When you reach the line in the data below that contains "family: Bovidae", please start repeating lines exactly, and stop after the line that contains "A: Bos taurus (domestic cow).", repeating nothing else.

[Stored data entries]
===============

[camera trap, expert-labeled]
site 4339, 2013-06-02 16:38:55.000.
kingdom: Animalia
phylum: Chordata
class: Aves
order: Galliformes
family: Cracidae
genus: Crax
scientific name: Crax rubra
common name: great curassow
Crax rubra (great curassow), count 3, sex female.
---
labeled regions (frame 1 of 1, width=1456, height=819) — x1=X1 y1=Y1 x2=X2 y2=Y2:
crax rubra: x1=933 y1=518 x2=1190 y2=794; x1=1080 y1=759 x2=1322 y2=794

===============

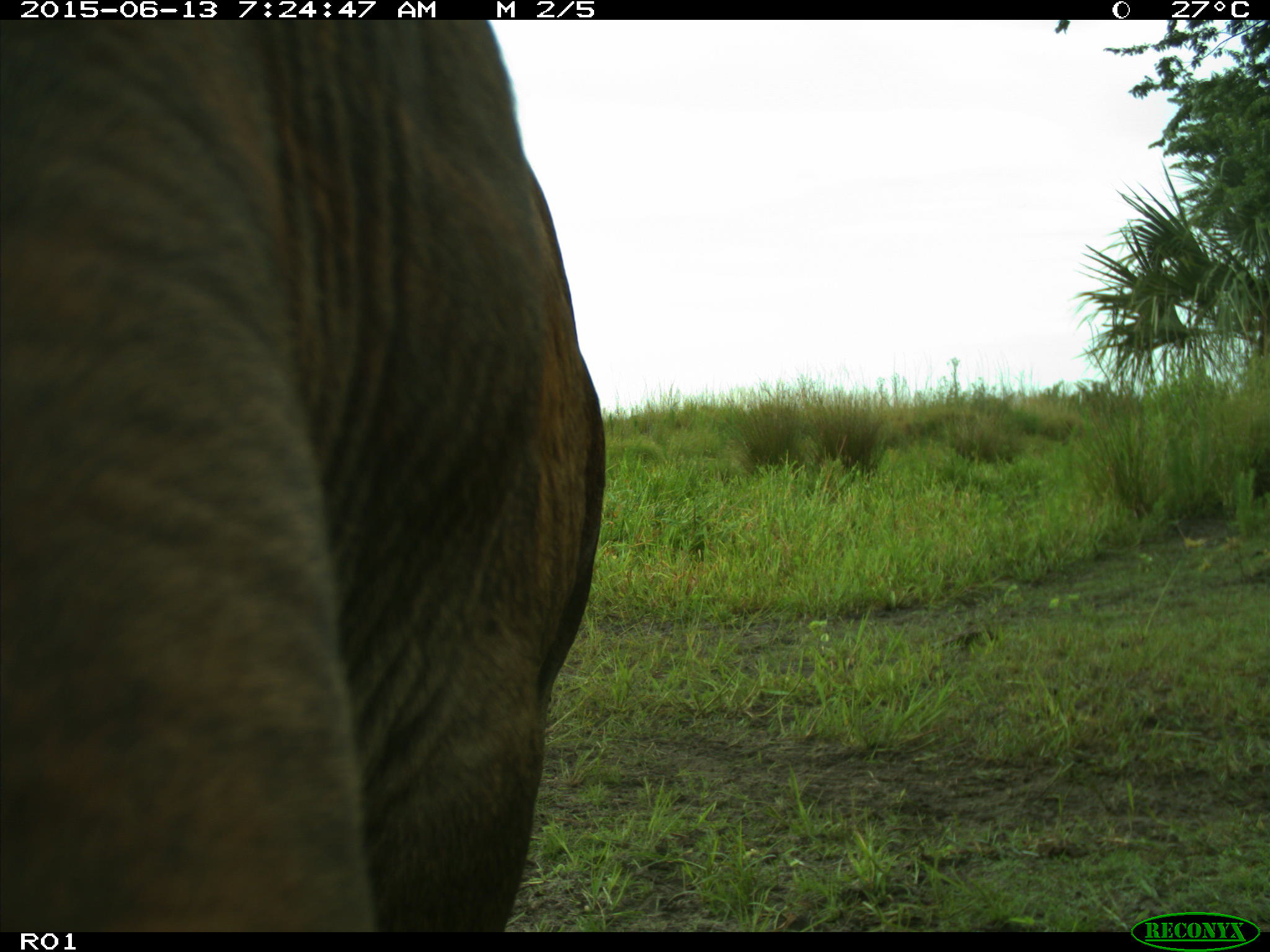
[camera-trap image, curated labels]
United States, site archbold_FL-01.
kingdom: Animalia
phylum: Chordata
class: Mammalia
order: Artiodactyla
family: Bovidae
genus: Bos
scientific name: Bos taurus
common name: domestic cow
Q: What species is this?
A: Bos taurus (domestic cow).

===============

§ **RESPONSE TO THIS TASK**:
family: Bovidae
genus: Bos
scientific name: Bos taurus
common name: domestic cow
Q: What species is this?
A: Bos taurus (domestic cow).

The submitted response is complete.